Moreover, IIReadC, the facility is too limited (receive and output 
stdout), to do what I wrote, such as add sidecar files automatically. 
(Although one could tar the input and sidecar files into one stdout 
stream.) And, in the process, probably lose the metadata. Only testing 
will show - my guess is that tar must re-wrap the filename around 
things, which would rename this 'sub-'tar above to the original 
filename; and how would the untarrer know to treat specially when 
processing. Unclear is whether tar also re-wraps the metadata around it. 
e.g. If links are just pointer (strings) within the tar stream to 
elsewhere, ...

>
> I don't think it would take much to add some computation of the
> stream and data into the stream inside of PROG.sh to checksum the
> individual files. Just need to know enough about the data structures
> of a tar file to do this as it flies by.

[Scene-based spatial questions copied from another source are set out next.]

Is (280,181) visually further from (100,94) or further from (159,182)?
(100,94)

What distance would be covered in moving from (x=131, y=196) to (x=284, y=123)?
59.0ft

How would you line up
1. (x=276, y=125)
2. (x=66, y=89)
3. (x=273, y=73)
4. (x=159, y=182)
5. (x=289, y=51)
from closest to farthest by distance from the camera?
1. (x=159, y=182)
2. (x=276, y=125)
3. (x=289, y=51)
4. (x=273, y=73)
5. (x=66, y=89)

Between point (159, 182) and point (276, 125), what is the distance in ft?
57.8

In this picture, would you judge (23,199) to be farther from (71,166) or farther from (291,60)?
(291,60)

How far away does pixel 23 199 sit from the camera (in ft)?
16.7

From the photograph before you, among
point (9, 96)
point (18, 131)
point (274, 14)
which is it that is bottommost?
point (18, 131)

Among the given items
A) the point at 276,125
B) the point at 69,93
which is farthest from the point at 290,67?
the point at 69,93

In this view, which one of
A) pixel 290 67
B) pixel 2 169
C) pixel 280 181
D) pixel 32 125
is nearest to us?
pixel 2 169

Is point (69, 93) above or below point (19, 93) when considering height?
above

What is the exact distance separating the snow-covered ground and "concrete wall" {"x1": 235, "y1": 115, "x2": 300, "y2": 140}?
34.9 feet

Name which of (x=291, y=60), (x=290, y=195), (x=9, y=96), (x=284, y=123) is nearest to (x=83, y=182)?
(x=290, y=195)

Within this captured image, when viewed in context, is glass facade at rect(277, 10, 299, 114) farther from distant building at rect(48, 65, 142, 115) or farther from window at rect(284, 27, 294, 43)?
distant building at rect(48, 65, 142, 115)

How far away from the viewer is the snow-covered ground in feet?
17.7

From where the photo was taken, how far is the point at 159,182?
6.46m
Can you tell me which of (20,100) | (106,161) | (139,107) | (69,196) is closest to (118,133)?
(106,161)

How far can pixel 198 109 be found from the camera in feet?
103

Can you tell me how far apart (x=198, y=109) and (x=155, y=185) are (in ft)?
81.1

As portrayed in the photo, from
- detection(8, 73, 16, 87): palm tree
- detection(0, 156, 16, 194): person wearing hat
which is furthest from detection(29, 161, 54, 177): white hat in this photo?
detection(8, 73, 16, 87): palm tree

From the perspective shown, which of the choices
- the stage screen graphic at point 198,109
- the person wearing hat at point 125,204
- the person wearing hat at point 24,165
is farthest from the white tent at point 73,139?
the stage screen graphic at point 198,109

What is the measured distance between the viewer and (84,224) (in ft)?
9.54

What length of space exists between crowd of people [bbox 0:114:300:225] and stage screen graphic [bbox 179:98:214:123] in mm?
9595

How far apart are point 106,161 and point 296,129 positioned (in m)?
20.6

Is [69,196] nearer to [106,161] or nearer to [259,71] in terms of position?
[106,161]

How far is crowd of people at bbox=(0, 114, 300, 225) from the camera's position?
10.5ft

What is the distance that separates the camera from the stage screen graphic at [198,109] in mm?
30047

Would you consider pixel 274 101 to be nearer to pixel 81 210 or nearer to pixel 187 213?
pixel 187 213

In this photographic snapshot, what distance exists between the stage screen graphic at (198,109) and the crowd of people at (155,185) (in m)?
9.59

Probably not (need to know internal structure) - although details are at 
that link, search TAR_FILENAME within it and you'll find the env. vars. 
that are probably of only use.


> Hear, hear! Tar, cpio and rsync. Essentials.

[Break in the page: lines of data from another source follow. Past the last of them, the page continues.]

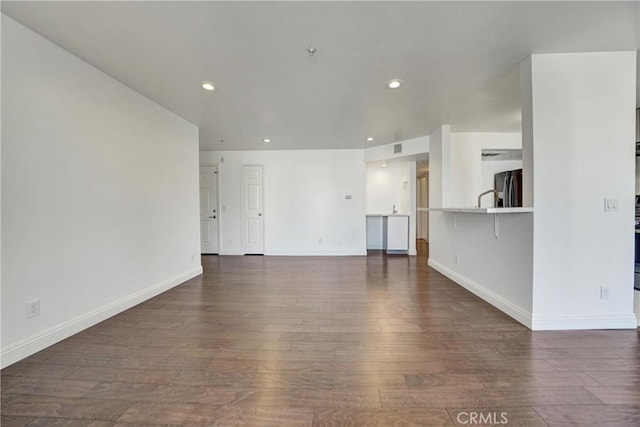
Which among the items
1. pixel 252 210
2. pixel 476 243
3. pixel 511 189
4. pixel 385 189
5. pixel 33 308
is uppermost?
pixel 385 189

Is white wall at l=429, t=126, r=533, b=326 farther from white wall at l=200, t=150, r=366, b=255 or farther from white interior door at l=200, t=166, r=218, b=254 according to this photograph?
white interior door at l=200, t=166, r=218, b=254

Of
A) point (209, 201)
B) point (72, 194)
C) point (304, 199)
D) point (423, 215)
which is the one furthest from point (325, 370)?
point (423, 215)

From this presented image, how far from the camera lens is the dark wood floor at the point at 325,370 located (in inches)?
55.3

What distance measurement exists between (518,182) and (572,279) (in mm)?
2999

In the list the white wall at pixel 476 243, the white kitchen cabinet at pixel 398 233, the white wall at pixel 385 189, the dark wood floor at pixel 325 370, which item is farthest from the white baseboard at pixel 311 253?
the dark wood floor at pixel 325 370

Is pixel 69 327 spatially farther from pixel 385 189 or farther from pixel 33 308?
pixel 385 189

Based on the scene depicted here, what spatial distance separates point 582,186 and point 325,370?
8.67ft

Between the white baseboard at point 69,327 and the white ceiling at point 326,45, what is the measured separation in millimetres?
2292

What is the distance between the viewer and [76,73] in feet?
7.58

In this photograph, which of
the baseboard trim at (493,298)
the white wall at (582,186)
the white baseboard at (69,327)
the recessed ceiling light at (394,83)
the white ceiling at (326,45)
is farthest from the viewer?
the recessed ceiling light at (394,83)

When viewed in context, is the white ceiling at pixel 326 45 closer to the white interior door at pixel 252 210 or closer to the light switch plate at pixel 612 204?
the light switch plate at pixel 612 204

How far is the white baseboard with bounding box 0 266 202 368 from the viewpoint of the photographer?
1.85m

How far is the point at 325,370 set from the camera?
1773 mm

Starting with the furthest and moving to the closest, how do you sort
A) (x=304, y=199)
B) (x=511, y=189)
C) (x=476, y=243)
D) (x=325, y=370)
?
(x=304, y=199) < (x=511, y=189) < (x=476, y=243) < (x=325, y=370)
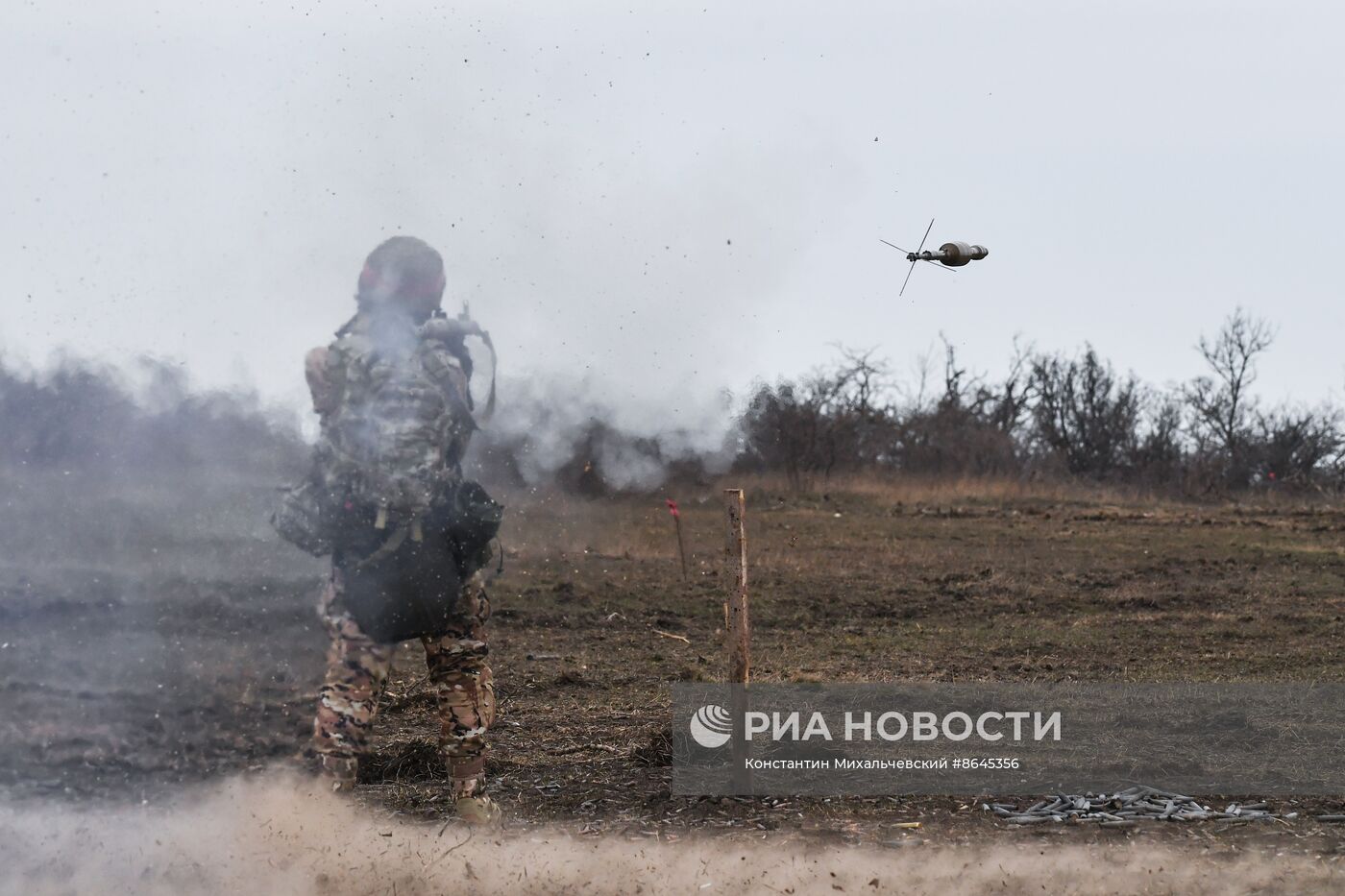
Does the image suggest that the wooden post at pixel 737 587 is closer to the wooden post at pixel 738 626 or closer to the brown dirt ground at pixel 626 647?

Some day I'll dig in to cpio, took me long enough to dig into tar, and I 
sense much more than I can grok at the moment - see backups, and dump.
(Which may incorporate the --from-command functionality?)

Perhaps instead of, or in addition to, cpio, afio. IIRC, mondoarchive 
uses it over cpio, and the reasoning for it I came across somewhere in 
the forum at some point. (Bruno, I trust. Way too much goodness and 
thinking obviously evident within the mondo scripts to not have 100% 
confidence in him.)

However, when I glanced over man afio and cpio couple days back, I 
didn't quickly see the --remove-files functionality of tar, which I 
think is a deal breaker.


> Although, I think I'd prefer to have the check summing in-line rather
> than in a sidecar file. I'll need to think about that for a bit.

So would I, but absolutely not possible / not going to happen.

As commented earlier in thread, tar way TOO far widespread for such 
radical changes. Any change proposal would have to suit everything from 
DOS to Win to HP to Sun to Unix to ...

Good luck with that.

They can't even keep stdout / stderr straight - and there's no way I 
could possibly be the first to bring that up, yet it is the way it is.

e.g. tar --checkpoint-action=dots --verbose -cf mytar.tar files* | tee 
mytar.filelist ... sends what are supposed to be stderr dots into 
mytar.filelist. (Append another --verbose in there for an ls -l form of 
filelist. FWIW.)


> Although, I wonder if any of these:
>
> -H, --format FORMAT create archive of the given formatFORMAT is one
> of the following:
...
> --format=v7 old V7 tar format

I looked at that, thought it was =sysv7 noted having checksum's, then 
when I tried something like tar -H=sysv7 -acf mytar.tar.xz files
it fell over saying couldn't compress such format, I think.

Perhaps I need to revisit, if compressing is off the table (with btrfs 
checksumming, compressing, and dedup'ing.)

Quick look through link shows no 'sysv7' or 'compress' (related) search 
result, so sysv7 wasn't it. 'compress' is very present as a search term, 
and the problematic nature discussed.

Note: Just saw 'Secondly, multi-volume archives cannot be compressed.'

Let alone: 'Compressed archives are easily corrupted, because compressed 
files have little redundancy. The adaptive nature of the compression 
scheme means that the compression tables are implicitly spread all over 
the archive. If you lose a few blocks, the dynamic construction of the 
compression tables becomes unsynchronized, and there is little chance 
that you could recover later in the archive.'

Read: Lose a block, lose the (tar) file - compression tables being 
throughout means horrible death upon the bad block / likely no getting 
past it. Now go back to your 'recover a damaged gzip' article.

> The '-I PROG.sh' approach might be a valuable plug-in unto itself
> such that it could make a tar archive with compression potentially
> mostly salvageable and bakes in integrity checks.